Was genau hat dich zum Schreiben bewegt? Was hat dir den Anlass gegeben, zu sagen: Jetzt ist genau die richtige Zeit dafür!
„Je mehr Zeit seit Erscheinen meines Buchs vergeht, desto wichtiger empfinde ich es, dass wir über Männlichkeit nachdenken. Und eben auch darüber nachdenken, was eigentlich der Platz von Männern in unserer Gesellschaft sein soll, wenn wir von einer gerechteren und freien Welt für alle sprechen. Für mich wurde diese Frage bisher noch nicht beantwortet, deshalb versuche ich das tagtäglich als Mutter zweier Söhne und mit dem Buch, das ja auch ein Streitgespräch mit mir selbst ist. Als Feministinnen wissen wir, was wir nicht mehr wollen und was Männer nicht sein sollen. Das lässt sich recht einfach benennen. Wir sind aber meiner Meinung nach an einem Punkt, an dem wir vor allem definieren müssen, wie wir uns feministische Männer vorstellen.“
Kannst du diesen Gedanken etwas näher erläutern?

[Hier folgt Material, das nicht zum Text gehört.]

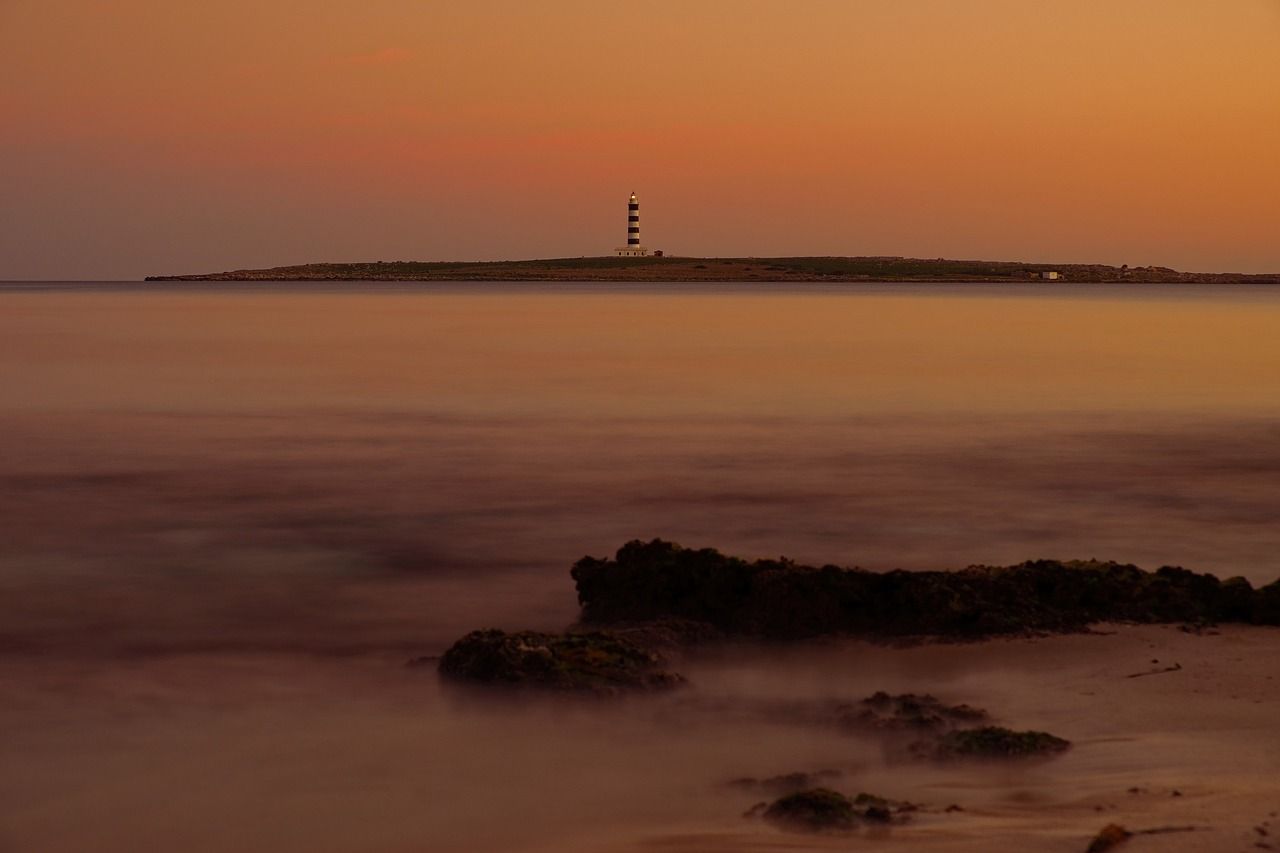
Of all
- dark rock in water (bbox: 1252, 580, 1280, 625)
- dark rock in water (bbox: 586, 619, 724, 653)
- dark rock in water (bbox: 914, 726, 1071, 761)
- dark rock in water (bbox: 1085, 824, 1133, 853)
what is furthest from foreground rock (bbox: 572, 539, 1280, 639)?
dark rock in water (bbox: 1085, 824, 1133, 853)

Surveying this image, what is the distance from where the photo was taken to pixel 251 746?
731cm

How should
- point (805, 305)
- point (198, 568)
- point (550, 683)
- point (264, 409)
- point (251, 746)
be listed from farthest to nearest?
point (805, 305) < point (264, 409) < point (198, 568) < point (550, 683) < point (251, 746)

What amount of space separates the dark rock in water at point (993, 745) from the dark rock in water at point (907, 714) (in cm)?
25

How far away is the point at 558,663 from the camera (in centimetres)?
801

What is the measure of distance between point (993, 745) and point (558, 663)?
2317 mm

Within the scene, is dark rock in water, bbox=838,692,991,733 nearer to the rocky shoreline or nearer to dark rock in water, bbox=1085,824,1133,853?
the rocky shoreline

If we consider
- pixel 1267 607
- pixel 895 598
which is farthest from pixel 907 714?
pixel 1267 607

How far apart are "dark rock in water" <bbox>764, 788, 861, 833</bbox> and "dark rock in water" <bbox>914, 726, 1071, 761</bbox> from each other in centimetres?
81

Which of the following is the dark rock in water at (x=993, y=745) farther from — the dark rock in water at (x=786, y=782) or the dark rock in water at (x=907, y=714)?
the dark rock in water at (x=786, y=782)

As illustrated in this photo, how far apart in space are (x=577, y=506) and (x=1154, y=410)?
1392 cm

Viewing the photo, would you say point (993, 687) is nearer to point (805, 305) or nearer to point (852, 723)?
point (852, 723)

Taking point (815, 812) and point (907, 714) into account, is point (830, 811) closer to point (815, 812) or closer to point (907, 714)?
point (815, 812)

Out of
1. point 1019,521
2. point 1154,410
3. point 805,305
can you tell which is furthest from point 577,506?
point 805,305

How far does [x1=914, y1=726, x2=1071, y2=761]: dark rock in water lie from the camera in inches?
266
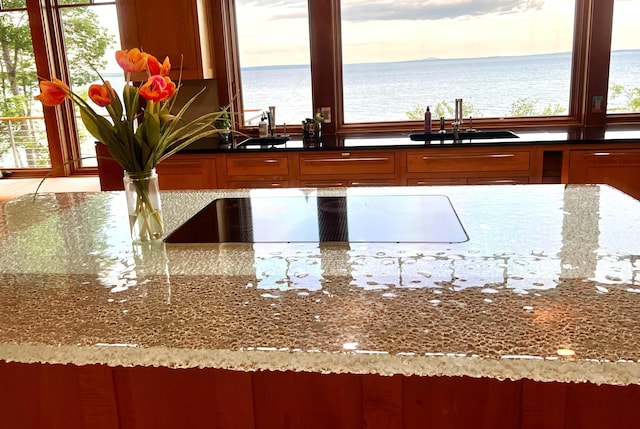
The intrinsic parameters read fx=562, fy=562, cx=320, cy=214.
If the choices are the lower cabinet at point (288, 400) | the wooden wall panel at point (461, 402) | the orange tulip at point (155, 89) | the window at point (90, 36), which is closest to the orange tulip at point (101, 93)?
the orange tulip at point (155, 89)

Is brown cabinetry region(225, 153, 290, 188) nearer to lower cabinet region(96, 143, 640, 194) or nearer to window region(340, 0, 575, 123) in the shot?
lower cabinet region(96, 143, 640, 194)

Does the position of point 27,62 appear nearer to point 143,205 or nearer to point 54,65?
point 54,65

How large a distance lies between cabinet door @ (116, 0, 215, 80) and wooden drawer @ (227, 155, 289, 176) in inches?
29.8

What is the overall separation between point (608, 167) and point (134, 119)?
304 centimetres

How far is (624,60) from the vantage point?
13.6ft

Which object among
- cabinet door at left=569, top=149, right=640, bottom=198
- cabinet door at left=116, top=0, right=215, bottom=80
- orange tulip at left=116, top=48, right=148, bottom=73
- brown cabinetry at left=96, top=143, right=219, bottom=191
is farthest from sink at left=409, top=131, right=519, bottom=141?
orange tulip at left=116, top=48, right=148, bottom=73

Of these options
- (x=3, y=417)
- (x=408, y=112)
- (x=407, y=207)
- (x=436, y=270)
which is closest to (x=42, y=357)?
(x=3, y=417)

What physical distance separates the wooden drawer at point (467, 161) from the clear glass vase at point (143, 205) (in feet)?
7.62

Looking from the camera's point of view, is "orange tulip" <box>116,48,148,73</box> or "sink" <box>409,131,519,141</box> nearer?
"orange tulip" <box>116,48,148,73</box>

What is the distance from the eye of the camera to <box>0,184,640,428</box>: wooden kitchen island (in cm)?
93

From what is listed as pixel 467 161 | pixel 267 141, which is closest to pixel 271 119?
pixel 267 141

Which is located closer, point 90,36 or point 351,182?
point 351,182

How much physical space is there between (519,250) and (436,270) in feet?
0.86

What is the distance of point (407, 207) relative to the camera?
6.14 feet
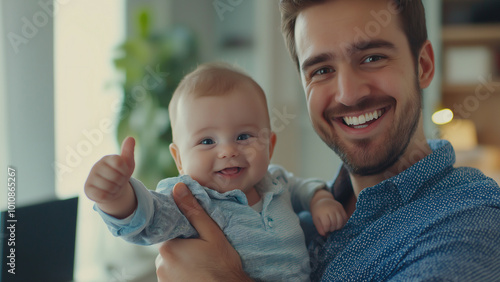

„Wir drehen uns berechtigterweise um die großen Begriffe wie Gleichberechtigung und Gerechtigkeit. Für die Umsetzung von Feminismus im Alltag sollten wir uns fragen, was genau das ,Endziel‘ unserer Bewegung sein soll. Wir wollen die männliche Vorherrschaft und das Patriarchat abschaffen, klar. Ich meine jedoch, dass es für eine gemeinsame Umsetzung dieses Ziels, an der Männer, non-binäre Personen und Frauen beteiligt sind, eine positive Formulierung des Ganzen geben müsste. Unsere Vision ist eine gerechte Welt, eine gleichgestellte Welt, eine freie Welt. Und natürlich müssen in dieser Welt auch Männer einen Platz haben. Und diesen (neu) zu definieren, das scheint für uns alle noch schwer zu sein.“
Laut einer Erhebung aus dem Jahr 2023 sagten nur 15 Prozent der Deutschen, dass sie sich als Feminist*innen bezeichnen. Gleichzeitig gaben aber 83 Prozent der Befragten an, dass Frauen und Männer die gleichen Rechte und den gleichen Status haben sollten. Wie erklärst du dir diese Dissonanz? Liegt es vielleicht am Begriff „Feminismus“?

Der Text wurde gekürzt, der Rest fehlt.